## EXERCISE PROMPT
Find the line that contains "this 1270×952 image.". Restate it and each following line exactly, through the end of the records.

## Stored data entries
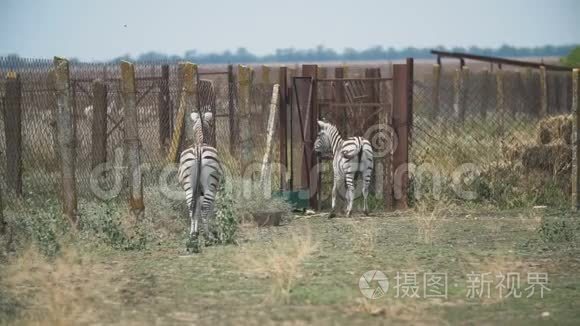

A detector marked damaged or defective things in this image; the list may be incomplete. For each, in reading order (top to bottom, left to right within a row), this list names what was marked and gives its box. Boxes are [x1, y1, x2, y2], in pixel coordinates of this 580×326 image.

rusty fence post [4, 72, 22, 195]
rusty fence post [53, 56, 77, 227]
rusty fence post [120, 61, 145, 219]
rusty fence post [302, 64, 320, 209]
rusty fence post [390, 59, 412, 210]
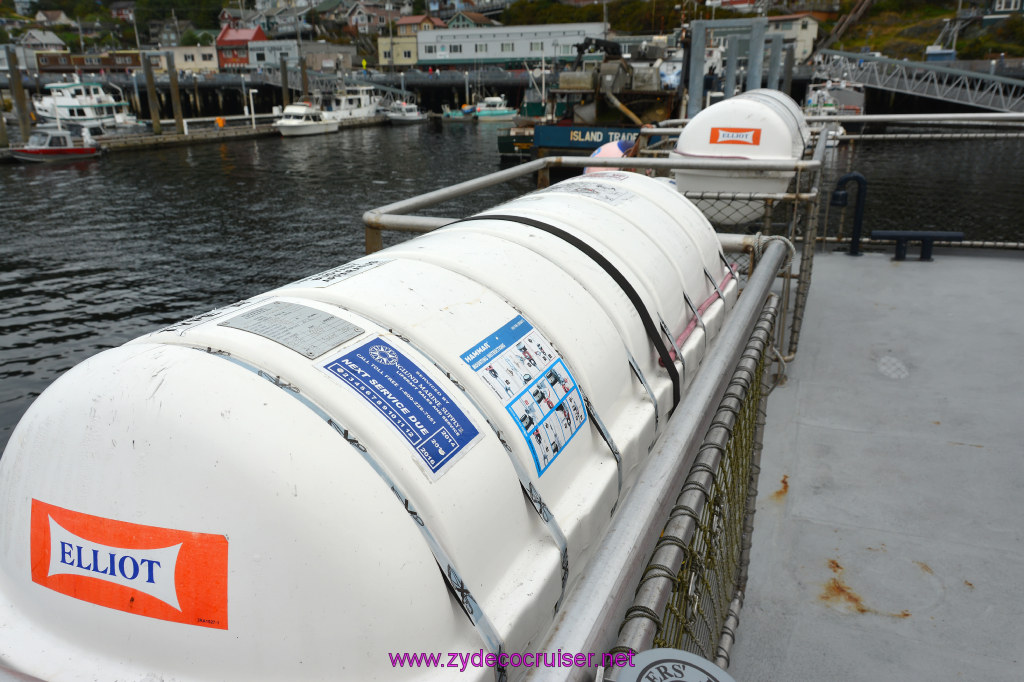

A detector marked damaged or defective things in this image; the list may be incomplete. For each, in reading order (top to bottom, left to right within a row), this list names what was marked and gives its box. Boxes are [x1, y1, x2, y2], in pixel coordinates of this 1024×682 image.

rust spot [772, 472, 788, 500]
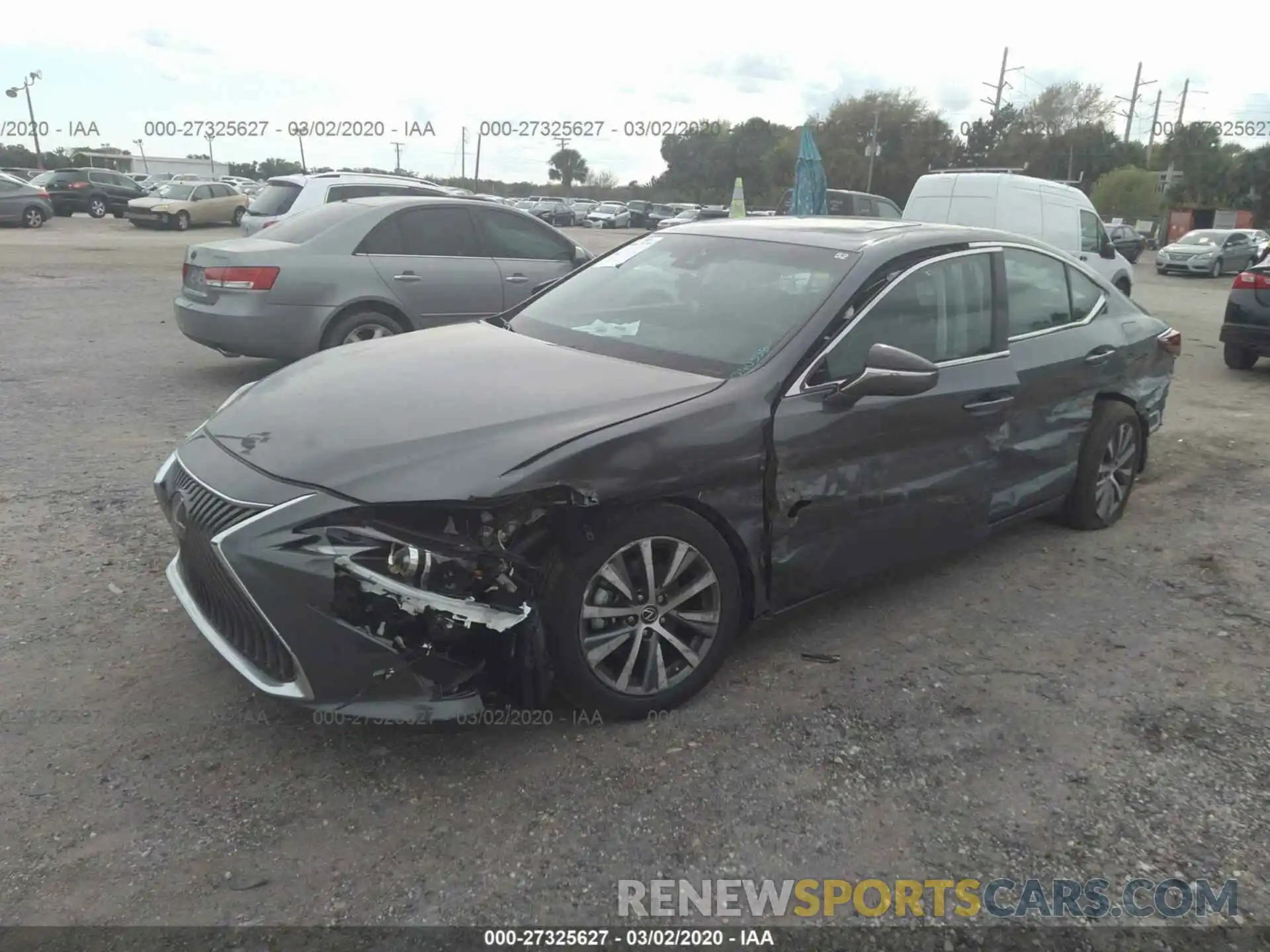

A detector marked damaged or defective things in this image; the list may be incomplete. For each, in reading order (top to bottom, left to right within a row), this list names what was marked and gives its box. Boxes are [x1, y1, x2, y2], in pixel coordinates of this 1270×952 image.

crushed front bumper [153, 434, 500, 721]
damaged gray sedan [151, 218, 1178, 721]
dented driver door [762, 247, 1011, 604]
damaged rear door [767, 246, 1016, 604]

## OUTPUT OF THE EXERCISE
A detector marked damaged or defective things in this image; the list may be incomplete. For each, in reading order (top to bottom, left to right within a row), this list names what was marked and gives its box. Boxes are [x1, y1, x2, y2], in pixel coordinates of this 1270×952 image.

crushed front bumper [153, 434, 500, 721]
damaged gray sedan [151, 218, 1178, 721]
dented driver door [762, 247, 1011, 604]
damaged rear door [767, 246, 1016, 604]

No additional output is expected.